As the Obama administration saw the reactions from other ally states towards its ambiguous and “wait and see” foreign policy plan, President Obama attempted to defer the case to the Congress and avoid responsibility for two reasons. Primarily, this move was intended to throw blame on Congress in case of another catastrophic event occurring in Syria and in the region. Second, by deferring the case to Congress, President Obama could project the picture that he is not taking unilateral military action, but rather seeking congressional authorization as a fundamental part of the democratic system. As a result, President Obama will seek credit for himself in both these scenarios, being a political winner in any case.
Finally, the indeterminate and indecisive foreign policies of the Obama administration have fundamentally contributed to emboldening the Shiite coalition of the Islamic Republic of Iran, Hezbollah, and the Assad regime. As President Obama keeps issuing red lines and changing his rhetoric, the Islamic Republic of Iran, Hezbollah, and Assad’s regime have received a clear and formidable message about the Obama administration’s weak position. This has also contributed to damaging America’s global image and diplomatic prestige.
These countries and non-state actors— supported by Moscow and Beijing— have been empowered to the extent that their lawmakers and leaders are explicitly undermining the U.S., threatening it and its ally Israel.
For example, according to Hussein Sheikholeslam, the director general of the Iranian parliament’s International Affairs bureau and a senior Iranian lawmaker, the United States would not dare attack Syria, but if it does, “the Zionist regime will be the first victim.” On Monday, Sheikholeslam was quoted on Iran’s state-run Fars News Agency saying: “No military attack will be waged against Syria… Yet, if such an incident takes place, which is impossible, the Zionist regime will be the first victim of a military attack on Syria.” Contrastingly, Mohammad Reza Naqdi, the commander of the Republican Guards’ elite Basij paramilitary force, shrugged off any potential Western military response, stating that “[the Americans] are incapable of starting a new war in the region, because of their lacking economic capabilities and their lack of morale.”

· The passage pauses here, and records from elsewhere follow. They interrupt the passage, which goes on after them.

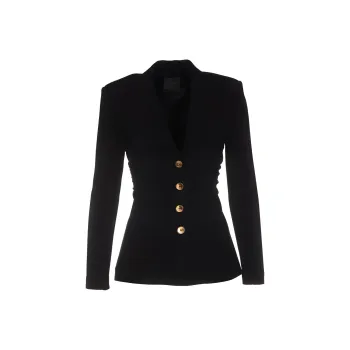 PINKO Buttoned Gathered Long Sleeved Blazer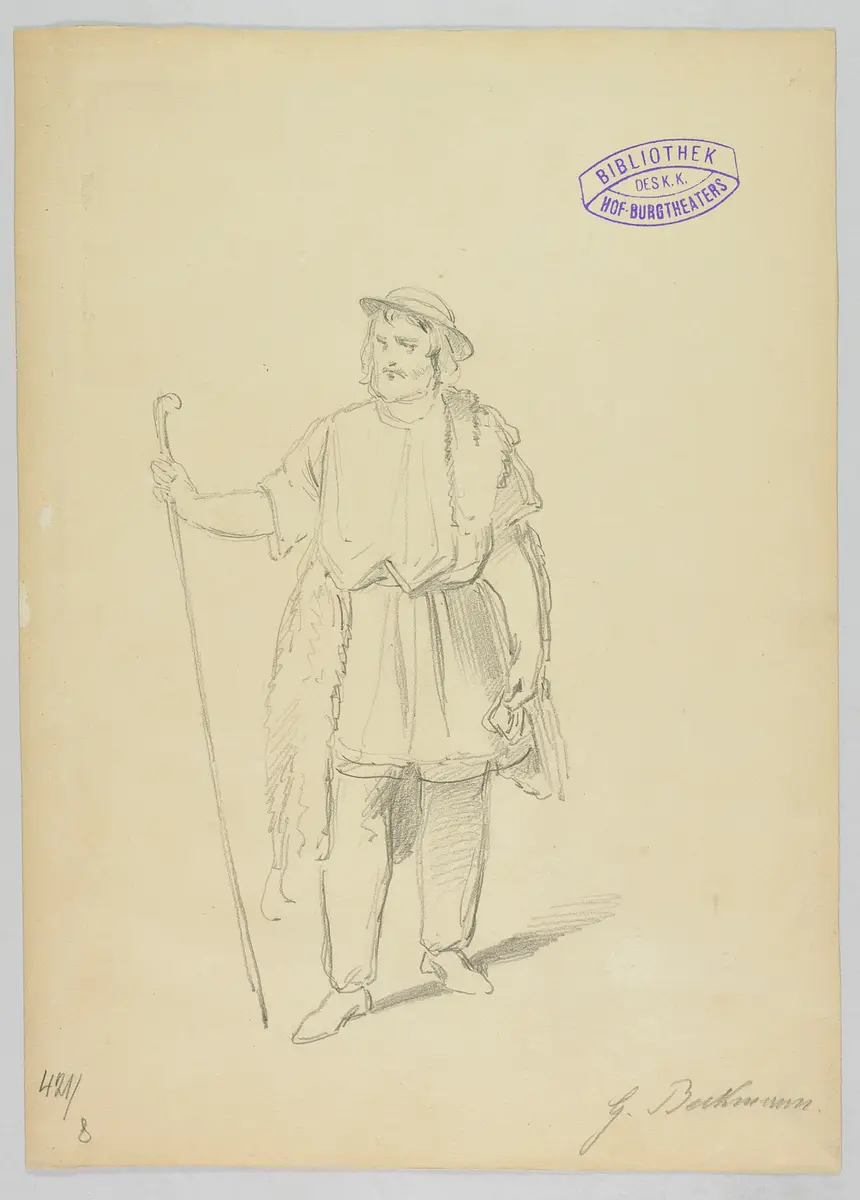 Ein Wintermärchen, Originaltitel: The Winter's Tale, Titel der Serie: Figurinen des k.k. Hof-Burgtheaters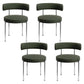 Modern Style Upholstered Side Chair Open Back Dining Chair for Dining Room Green 4 Piece Set Clearhalo 'Dining Chairs' 'Dining Tables & Seating' 'dining_chair' 'furn' 'furn_dining_chair' 'Furniture' 'furniture_dining_chair' 'Kitchen & Dining Furniture' 4962920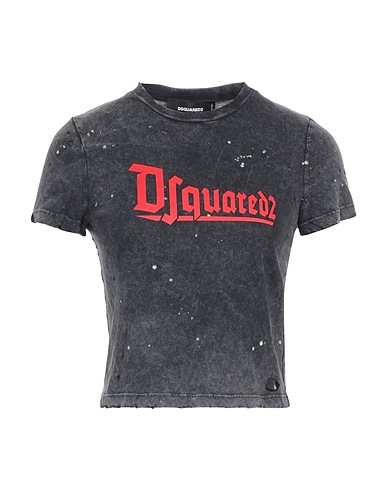 DSQUARED2 Crop top Charcoal 100% Cotton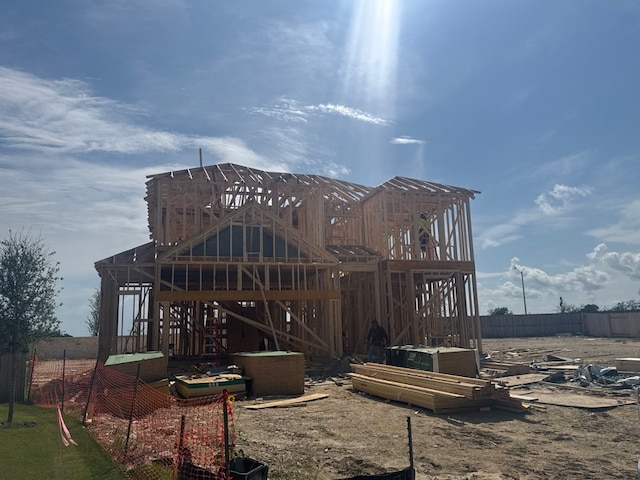 101 Golden Sage Ave, Georgetown, TX 78633 - back of house with stairway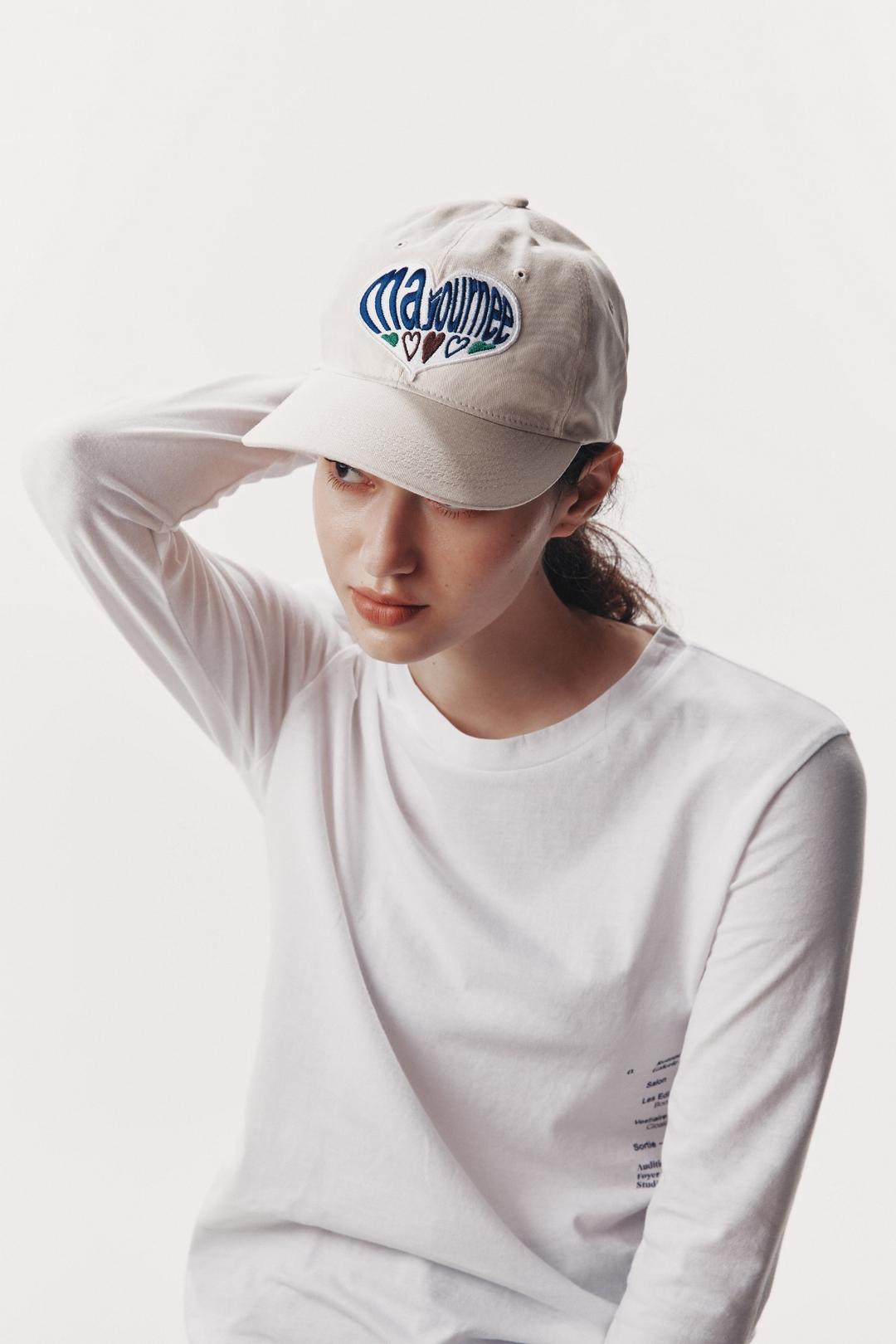 HEART BALL CAP_BEIGE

More fundamentally, Iranian Deputy Minister of Foreign Affairs Abbas Araghchi solidified Iran’s stance under Hassan Rowhani’s presidency by emphasizing that Iran is resolved and determined to defend Syria and Assad’s apparatuses. Araghchi stated in a news conference in Tehran: “We want to strongly warn against any military attack in Syria. There will definitely be perilous consequences for the region,” adding, “these complications and consequences will not be restricted to Syria. It will engulf the whole region.”
Considering international politics, the lack of a clear foreign policy agenda and issuing an ambiguous and vague red line, are more detrimental to national security and global geopolitical status than implementing many other, more real and physical, foreign policy gaffs.